Saturday, October 7, 2023

Nothing like a dame: Harry Josephs


Came on this little gem on ebay this morning. Chuckle. One for all those who think cross-dressing is something frightfully modern :-)

This is Scottish 'dame comedian' Harry Josephs in the role of Dame Hatley in the burlesque of Black-Eyed Susan, possibly at Lina Edwin's Theater (12 September 1870). Miss Edwin of course played Susan and Stuart Robson was Captain Crosstree.

However, Josephs played this role frequently, in America and originally in Britain, and this may be another production.

[William] Henry Josephs was born in Greenock 11 June 1845, a child of W H Josephs, theatre manager. It was an ill-fated family. His sisters Fanny (France Adeline) Josephs (1843-1890) and Patti (Eliza Stuart Patti) Josephs (1849-1876) both became popular as actresses on both sides of the Atlantic, and both had premature deaths. Harry did not escape the rule. He died of a heart attack in Boston on 5 September 1880, barely 35 years of age.

He began his career as Dick Whittington's cat and Harlequin in pantomime in 1864, played with the Morton Price/Catherine Lucette company, with whom he first played Dame Hatley at Sadler's Wells in 1865, and at the Liverpool Prince of Wales, before crossing to America's Selwyn Theatre where he established himself as a comic actor before taking on the role of Barbara Badger in The Spirit of Seventy-Six.

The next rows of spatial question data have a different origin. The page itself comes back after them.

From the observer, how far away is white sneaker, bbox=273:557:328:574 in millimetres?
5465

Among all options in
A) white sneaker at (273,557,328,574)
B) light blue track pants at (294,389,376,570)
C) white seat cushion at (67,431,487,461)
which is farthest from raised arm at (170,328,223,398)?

When a Paul Pry burlesque was mounted, he was 'Nancy Rouse' ('one of his quaint pictures of femalke eccentricities'). He rejoined the Price/Lucette troupe at the Park Theatre, and then Lina Edwin's (Lisa in Sonnambula burlesque, Thames Darrell in Little Jack Sheppard) and played with Lisa Weber's burlesque company -- Azucena in Ill Treated Trovatore, Clorinda in Cinderella. When Evangeline became popular, Harry found another congenial dame role in the part of Catherine.

His dame Hatley seems from this photo to have become a little more refined and Danny-La-Rue-ish than the original eccentric comic version of E J Odell.